Some key points to consider in the evaluation of these findings include:

  • The presence of urine ketones is highly sensitive for diabetic ketoacidosis (DKA) or significant ketosis, with high negative predictive value suggesting utility in ruling out DKA 1.
  • The measurement of β-hydroxybutyrate in blood is recommended for the diagnosis of DKA and may be used for monitoring during treatment of DKA 1.
  • Individuals with diabetes who are prone to ketosis should measure ketones in urine or blood if they have unexplained hyperglycemia or symptoms of ketosis, and implement sick-day rules and/or seek medical advice if urine or blood ketones are increased 1.
  • The combination of findings requires comprehensive evaluation, including blood tests, additional urine studies, and possibly imaging to determine the underlying cause and appropriate treatment.

No immediate medication can be recommended without clinical context, but if infection symptoms are present (burning urination, frequency, urgency), increased fluid intake is advisable while awaiting medical evaluation, as suggested by the position paper on urinary extracellular vesicles 1. These abnormalities often occur together in conditions like hepatorenal syndrome, systemic infections, or metabolic disorders.

From the Research

Laboratory Tests

  • The question mentions several laboratory test results, including ketones, bilirubin, protein, urobilinogen, and leuks, but the provided studies do not directly address these specific test results 2, 3.

Ketones

  • One study mentions urine ketone assays, which can be confusing during conditions altering the mitochondrial redox potential and are prone to interference from medications 2.

Interference with Laboratory Tests

  • The studies suggest that various factors can interfere with laboratory test results, such as pre-analytic variables, hematocrit, oxygen tension, and pH 2, as well as the release of protons and changes in extracellular pH 3.

Standardization of Laboratory Tests

  • There are international efforts to standardize certain laboratory tests, such as HbA1c measurements 2, but other tests, like insulin assays, are not standardized, making comparisons of results from different laboratories difficult 2.

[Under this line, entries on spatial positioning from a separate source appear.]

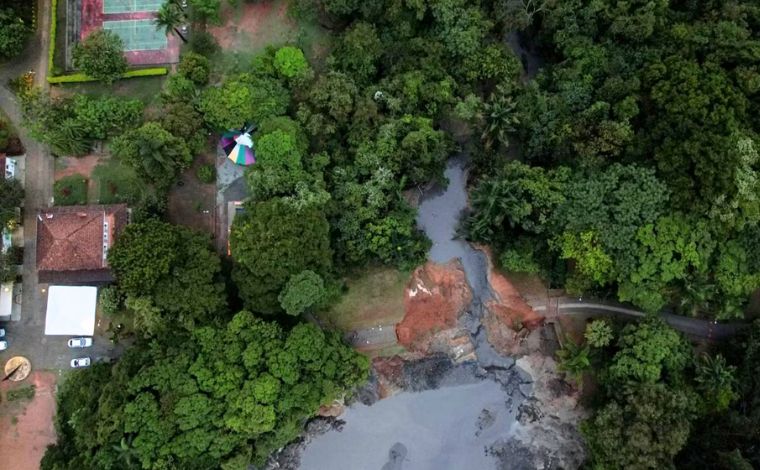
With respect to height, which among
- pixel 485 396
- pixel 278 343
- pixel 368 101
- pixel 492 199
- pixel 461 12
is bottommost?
pixel 485 396

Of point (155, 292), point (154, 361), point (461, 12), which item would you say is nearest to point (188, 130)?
point (155, 292)

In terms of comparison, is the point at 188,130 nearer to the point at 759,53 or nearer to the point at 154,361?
the point at 154,361

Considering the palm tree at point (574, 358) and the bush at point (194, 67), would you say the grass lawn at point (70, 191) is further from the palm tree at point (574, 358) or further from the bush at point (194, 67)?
the palm tree at point (574, 358)

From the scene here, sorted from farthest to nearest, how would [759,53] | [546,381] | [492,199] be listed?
[546,381]
[492,199]
[759,53]

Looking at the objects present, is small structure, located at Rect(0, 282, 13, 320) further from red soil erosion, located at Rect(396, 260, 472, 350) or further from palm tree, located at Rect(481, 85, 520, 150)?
palm tree, located at Rect(481, 85, 520, 150)

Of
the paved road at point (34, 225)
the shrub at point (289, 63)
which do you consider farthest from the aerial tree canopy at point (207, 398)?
the shrub at point (289, 63)

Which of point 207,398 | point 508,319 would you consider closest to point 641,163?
point 508,319

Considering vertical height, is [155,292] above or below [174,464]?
above
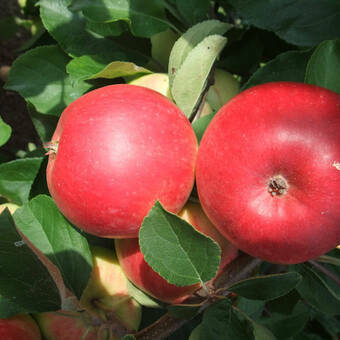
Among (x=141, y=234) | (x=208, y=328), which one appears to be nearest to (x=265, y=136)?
(x=141, y=234)

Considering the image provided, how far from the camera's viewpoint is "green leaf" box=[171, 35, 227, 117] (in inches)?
36.8

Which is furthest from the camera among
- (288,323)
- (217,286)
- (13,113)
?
(13,113)

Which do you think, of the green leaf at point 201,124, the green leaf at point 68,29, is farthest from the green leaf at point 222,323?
the green leaf at point 68,29

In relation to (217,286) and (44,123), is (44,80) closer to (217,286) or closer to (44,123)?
(44,123)

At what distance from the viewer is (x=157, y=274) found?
3.14 feet

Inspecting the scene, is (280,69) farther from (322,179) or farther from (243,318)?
(243,318)

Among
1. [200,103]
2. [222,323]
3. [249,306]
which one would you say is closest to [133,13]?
[200,103]

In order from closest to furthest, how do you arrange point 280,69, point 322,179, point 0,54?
point 322,179 → point 280,69 → point 0,54

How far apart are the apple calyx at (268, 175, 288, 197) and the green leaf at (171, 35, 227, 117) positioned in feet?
0.98

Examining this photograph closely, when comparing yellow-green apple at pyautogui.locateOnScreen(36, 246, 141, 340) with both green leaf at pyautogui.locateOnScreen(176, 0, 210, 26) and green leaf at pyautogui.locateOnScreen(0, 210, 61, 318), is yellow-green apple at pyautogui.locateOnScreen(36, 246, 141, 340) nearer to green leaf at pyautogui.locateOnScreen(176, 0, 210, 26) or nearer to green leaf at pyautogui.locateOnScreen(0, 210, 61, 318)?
green leaf at pyautogui.locateOnScreen(0, 210, 61, 318)

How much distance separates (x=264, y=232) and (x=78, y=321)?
1.83ft

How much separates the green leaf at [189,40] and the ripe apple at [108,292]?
0.46 meters

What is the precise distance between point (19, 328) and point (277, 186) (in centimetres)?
67

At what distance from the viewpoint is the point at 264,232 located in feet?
2.49
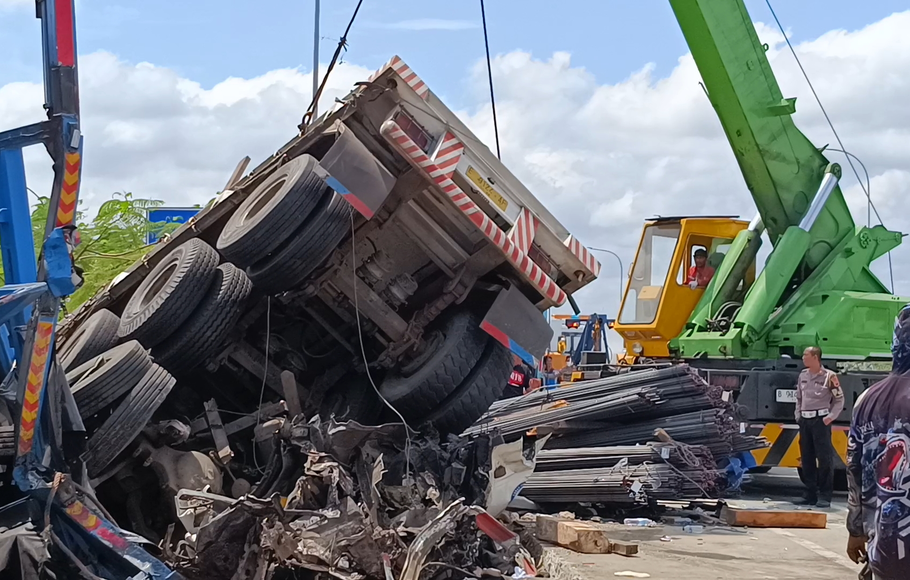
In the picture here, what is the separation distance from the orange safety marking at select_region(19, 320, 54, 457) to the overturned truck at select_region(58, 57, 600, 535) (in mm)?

Professional Medical Disclaimer

This information is intended for healthcare professionals. Any medical decision-making should rely on clinical judgment and independently verified information. The content provided herein does not replace professional discretion and should be considered supplementary to established clinical guidelines. Healthcare providers should verify all information against primary literature and current practice standards before application in patient care. Dr.Oracle assumes no liability for clinical decisions based on this content.

Have a follow-up question?

Our Medical A.I. is used by practicing medical doctors at top research institutions around the world. Ask any follow up question and get world-class guideline-backed answers instantly.